Ok, here is our dilemma. We have found a property in another state and are trying to get a mortgage at a bank that would be local to the property. I was turned down for proof of employment, I.E. I don't have a job in the area where we will be living. They would not even consider the mortgage because I do not have a local job. I am looking for a mortgage for less than $100,000 and the payments would be able to be made even if I was working a minimum wage job. Does anyone have any ideas or suggestions? This property is what we have been looking for and I really don't want to miss out on it. 
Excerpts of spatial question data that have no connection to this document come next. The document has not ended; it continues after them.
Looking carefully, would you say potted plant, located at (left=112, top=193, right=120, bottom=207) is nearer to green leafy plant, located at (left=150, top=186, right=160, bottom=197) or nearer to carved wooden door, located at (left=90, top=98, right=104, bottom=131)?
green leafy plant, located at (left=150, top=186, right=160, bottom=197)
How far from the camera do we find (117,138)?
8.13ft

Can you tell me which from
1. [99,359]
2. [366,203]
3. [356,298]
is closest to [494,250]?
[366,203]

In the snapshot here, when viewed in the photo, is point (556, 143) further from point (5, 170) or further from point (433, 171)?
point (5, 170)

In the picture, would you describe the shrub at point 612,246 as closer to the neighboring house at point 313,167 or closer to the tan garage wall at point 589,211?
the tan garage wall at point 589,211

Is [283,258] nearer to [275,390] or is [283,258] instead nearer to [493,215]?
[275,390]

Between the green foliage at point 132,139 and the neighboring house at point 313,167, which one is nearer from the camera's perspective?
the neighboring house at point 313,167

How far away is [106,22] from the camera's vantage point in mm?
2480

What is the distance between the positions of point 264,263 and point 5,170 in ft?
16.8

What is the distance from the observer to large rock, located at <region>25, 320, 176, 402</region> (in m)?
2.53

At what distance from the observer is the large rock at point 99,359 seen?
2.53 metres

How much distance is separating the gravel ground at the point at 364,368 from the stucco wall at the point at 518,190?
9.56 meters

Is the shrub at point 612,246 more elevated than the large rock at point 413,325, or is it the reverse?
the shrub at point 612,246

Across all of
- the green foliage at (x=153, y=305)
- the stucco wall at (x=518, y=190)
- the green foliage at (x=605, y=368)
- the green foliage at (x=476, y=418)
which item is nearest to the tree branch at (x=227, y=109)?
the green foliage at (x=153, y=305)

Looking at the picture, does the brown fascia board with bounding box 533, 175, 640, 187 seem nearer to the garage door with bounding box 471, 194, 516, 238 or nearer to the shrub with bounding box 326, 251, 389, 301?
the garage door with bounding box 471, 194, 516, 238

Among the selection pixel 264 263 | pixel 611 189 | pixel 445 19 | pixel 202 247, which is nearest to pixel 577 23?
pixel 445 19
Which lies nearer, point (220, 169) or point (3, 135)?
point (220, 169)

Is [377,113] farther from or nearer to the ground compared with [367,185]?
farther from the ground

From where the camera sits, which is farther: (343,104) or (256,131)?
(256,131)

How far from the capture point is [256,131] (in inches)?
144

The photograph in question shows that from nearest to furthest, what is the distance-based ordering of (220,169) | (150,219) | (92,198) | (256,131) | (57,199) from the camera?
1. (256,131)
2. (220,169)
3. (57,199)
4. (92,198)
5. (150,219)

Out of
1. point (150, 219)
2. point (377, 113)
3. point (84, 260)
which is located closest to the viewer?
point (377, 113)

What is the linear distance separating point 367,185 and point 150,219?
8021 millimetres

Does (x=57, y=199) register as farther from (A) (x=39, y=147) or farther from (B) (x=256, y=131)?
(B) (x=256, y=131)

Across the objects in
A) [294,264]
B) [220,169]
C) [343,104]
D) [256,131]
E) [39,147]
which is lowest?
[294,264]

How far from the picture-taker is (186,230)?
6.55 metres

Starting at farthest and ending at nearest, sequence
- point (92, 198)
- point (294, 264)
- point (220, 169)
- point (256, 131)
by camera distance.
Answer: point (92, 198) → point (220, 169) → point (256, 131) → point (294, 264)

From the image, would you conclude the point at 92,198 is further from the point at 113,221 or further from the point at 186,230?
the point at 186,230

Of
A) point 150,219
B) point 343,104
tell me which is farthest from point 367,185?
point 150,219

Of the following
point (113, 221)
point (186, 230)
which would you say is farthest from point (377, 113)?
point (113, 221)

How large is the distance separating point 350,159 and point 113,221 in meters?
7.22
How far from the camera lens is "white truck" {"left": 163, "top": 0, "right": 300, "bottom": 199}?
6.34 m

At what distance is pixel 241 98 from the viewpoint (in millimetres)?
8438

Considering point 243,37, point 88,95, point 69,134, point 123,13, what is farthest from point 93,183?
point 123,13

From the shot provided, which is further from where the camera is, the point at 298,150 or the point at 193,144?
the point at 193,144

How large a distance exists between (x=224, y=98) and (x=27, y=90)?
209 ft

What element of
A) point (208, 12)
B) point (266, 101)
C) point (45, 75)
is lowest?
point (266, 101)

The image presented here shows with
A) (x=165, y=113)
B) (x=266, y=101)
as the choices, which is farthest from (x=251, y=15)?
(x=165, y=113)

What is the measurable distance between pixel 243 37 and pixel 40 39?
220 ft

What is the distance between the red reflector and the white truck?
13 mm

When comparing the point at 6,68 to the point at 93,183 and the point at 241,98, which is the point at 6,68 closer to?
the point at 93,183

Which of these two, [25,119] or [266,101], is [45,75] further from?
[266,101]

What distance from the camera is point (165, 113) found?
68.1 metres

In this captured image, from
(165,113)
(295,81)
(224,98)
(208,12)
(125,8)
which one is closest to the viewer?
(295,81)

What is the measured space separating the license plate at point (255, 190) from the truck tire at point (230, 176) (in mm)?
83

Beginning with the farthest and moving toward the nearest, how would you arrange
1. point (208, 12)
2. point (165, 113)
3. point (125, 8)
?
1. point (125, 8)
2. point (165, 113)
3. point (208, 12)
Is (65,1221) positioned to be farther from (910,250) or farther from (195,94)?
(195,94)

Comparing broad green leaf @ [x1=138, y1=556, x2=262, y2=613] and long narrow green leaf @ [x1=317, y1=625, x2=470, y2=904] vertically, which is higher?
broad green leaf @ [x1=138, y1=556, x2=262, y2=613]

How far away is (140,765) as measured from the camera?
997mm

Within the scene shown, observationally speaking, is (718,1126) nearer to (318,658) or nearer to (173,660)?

I presently have a job and do not plan to move into the house untill I have a job near the new home. I can continue living in an apartment and make the payment on the home as well. Am I asking too much? Should I try another lender?


----------



## MN Gardener (Jan 23, 2008)

Once you get a job in the area you will be living in, they should give you a loan. How much of a downpayment do you have? If you have a substantial one could it be considered a 2nd home or investment property?


----------



## willow_girl (Dec 7, 2002)

I was in this situation once. I had to secure a job offer from a local company in writing and take it into the bank. My mortgage then was approved.


----------



## Cyngbaeld (May 20, 2004)

My advice is to slow down. There is not one and only one good fit for you real estate wise. That might be the only thing on the market this moment that you like and you may find something down the road you like better. I would be taking that extra payment amount each month and saving it towards a hefty down payment. If you are worried about inflation, look into saving it as PMs. Otherwise, set up a separate savings account and pay that amount into it each and every month. Save your account info, showing you made the payment as this might influence your ability to get a mortgage. At the very least, it will dramatically decrease the amount you will have to pay as interest over the life of a mortgage by increasing your down payment.


----------



## ChristieAcres (Apr 11, 2009)

I'd take Cyngbaeld's advice, secure employment there first, and also consider Seller financing in the future rather than getting financing through a bank. If you do go with Seller financing (which is still legal in most States), have it recorded, closed via an Escrow Officer. Another option would be a Lease Purchase Option.


----------



## roadless (Sep 9, 2006)

We are in the same situation. We applied for and was granted an investment property mortgage. We would have to pay a bit more in interest and put more down but would plan on refinancing with a conventional mortgage when settled in the new area. Good Luck.


----------